This project is designed to scrape player data from a list of URLs, save the scraped data into a CSV file, and then update a database with the scraped information. It includes functionality to handle command-line inputs for the URLs file and ensures data integrity by checking for valid CSV files and non-null data.
- Scrapes player data from given URLs.
- Saves valid scraped data into a CSV file.
- Loads initial database information from given playerData.CSV file.
- Updates a SQLite database with the scraped data.
- SQL queries for insight into data.
- Command-line interface for easy use.
- Python 3.x
- Pandas
- Other dependencies as listed in
requirements.txt
- Clone the repository and navigate to the project directory.
- Install the required Python packages:
pip install -r requirements.txt
- Prepare a CSV file containing the URLs to scrape, with each URL in a new line.

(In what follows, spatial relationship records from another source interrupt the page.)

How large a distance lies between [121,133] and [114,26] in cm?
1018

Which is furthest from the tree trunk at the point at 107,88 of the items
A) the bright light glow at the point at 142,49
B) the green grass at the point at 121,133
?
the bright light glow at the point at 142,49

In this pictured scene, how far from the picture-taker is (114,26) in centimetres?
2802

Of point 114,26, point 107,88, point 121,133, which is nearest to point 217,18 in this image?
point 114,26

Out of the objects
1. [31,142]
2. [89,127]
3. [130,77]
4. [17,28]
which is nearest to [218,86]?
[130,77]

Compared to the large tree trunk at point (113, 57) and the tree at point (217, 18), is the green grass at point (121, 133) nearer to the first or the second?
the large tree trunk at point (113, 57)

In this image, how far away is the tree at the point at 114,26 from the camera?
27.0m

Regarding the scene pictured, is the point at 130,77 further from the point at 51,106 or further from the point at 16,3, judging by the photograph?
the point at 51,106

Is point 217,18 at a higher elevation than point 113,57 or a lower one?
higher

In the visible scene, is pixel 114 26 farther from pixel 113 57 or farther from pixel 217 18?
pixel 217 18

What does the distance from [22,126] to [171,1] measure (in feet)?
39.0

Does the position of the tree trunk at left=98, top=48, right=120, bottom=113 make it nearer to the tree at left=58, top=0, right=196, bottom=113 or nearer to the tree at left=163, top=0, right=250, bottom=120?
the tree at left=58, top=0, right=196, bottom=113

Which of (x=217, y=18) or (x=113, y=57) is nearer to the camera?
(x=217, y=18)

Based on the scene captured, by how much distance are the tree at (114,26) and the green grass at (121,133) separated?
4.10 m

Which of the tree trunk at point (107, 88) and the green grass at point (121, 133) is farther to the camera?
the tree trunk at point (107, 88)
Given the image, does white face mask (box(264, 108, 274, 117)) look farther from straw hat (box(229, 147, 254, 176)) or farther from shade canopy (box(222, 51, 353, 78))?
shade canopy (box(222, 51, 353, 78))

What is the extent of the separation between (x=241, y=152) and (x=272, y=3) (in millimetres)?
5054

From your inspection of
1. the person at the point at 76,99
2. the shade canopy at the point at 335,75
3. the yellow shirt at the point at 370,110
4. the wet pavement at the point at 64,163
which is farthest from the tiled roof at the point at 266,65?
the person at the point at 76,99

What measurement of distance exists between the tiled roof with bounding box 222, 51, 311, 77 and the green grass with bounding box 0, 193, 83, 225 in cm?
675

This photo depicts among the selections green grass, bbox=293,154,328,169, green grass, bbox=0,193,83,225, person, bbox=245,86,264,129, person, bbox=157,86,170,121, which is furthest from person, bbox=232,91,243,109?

- Run the scraper script with the path to your URLs file:
python run_scraper.py path/to/your/urls_file.csv
- Run rest of the code - database loading:
python run_import_data.py
This will save the scraped data into scraped_player_data.csv
in the data folder.
To run tests verifying the correctness of the scraping and data processing: In tests folder:
python -m unittest test_scraper_output.py or python -m unittest test_scraper.py
In sql_queries folder, there are three sql queries that correspond to the three queries in pdf on page 2. In csv files are results of each query.